§ Short task
Can you rewrite the lines below as a numbered list, dropping any blank lines?
-*-
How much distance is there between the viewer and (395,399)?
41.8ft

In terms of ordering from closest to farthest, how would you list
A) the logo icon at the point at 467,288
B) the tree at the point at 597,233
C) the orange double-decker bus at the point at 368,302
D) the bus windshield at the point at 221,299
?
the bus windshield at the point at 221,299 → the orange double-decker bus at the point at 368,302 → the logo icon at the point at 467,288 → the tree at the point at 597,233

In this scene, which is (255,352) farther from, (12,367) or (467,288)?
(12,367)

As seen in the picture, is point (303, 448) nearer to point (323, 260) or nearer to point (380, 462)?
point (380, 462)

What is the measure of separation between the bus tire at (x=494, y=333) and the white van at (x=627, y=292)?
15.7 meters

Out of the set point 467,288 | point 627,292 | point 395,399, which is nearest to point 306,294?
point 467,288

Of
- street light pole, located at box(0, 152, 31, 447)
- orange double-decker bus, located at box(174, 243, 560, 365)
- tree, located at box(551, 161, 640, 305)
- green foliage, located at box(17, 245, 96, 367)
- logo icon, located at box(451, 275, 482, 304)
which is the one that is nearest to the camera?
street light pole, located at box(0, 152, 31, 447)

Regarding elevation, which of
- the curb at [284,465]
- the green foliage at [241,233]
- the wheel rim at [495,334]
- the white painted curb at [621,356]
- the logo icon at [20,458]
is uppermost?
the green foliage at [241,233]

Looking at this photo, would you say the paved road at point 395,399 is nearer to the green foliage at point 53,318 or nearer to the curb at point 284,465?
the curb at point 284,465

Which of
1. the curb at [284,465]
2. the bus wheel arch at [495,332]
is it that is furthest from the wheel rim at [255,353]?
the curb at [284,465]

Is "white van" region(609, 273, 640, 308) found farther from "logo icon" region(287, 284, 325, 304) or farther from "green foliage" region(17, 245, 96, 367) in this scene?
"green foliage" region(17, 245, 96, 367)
-*-
§ The reply
1. How much distance is there between the viewer and (395,399)?
2. 41.8ft
3. In terms of ordering from closest to farthest, how would you list
4. A) the logo icon at the point at 467,288
5. B) the tree at the point at 597,233
6. C) the orange double-decker bus at the point at 368,302
7. D) the bus windshield at the point at 221,299
8. ?
9. the bus windshield at the point at 221,299 → the orange double-decker bus at the point at 368,302 → the logo icon at the point at 467,288 → the tree at the point at 597,233
10. In this scene, which is (255,352) farther from, (12,367) or (467,288)?
11. (12,367)
12. As seen in the picture, is point (303, 448) nearer to point (323, 260) or nearer to point (380, 462)?
13. point (380, 462)
14. What is the measure of separation between the bus tire at (x=494, y=333) and the white van at (x=627, y=292)?
15. 15.7 meters
16. Out of the set point 467,288 | point 627,292 | point 395,399, which is nearest to point 306,294?
17. point 467,288
18. Of
19. - street light pole, located at box(0, 152, 31, 447)
20. - orange double-decker bus, located at box(174, 243, 560, 365)
21. - tree, located at box(551, 161, 640, 305)
22. - green foliage, located at box(17, 245, 96, 367)
23. - logo icon, located at box(451, 275, 482, 304)
24. which is the one that is nearest to the camera?
25. street light pole, located at box(0, 152, 31, 447)
26. Regarding elevation, which of
27. - the curb at [284,465]
28. - the green foliage at [241,233]
29. - the wheel rim at [495,334]
30. - the white painted curb at [621,356]
31. - the logo icon at [20,458]
32. is uppermost?
33. the green foliage at [241,233]
34. Looking at this photo, would you say the paved road at point 395,399 is nearer to the green foliage at point 53,318 or nearer to the curb at point 284,465?
35. the curb at point 284,465
36. Which of
37. 1. the curb at [284,465]
38. 2. the bus wheel arch at [495,332]
39. is it that is furthest from the wheel rim at [255,353]?
40. the curb at [284,465]
41. Is "white van" region(609, 273, 640, 308) found farther from "logo icon" region(287, 284, 325, 304) or farther from "green foliage" region(17, 245, 96, 367) in this scene?
42. "green foliage" region(17, 245, 96, 367)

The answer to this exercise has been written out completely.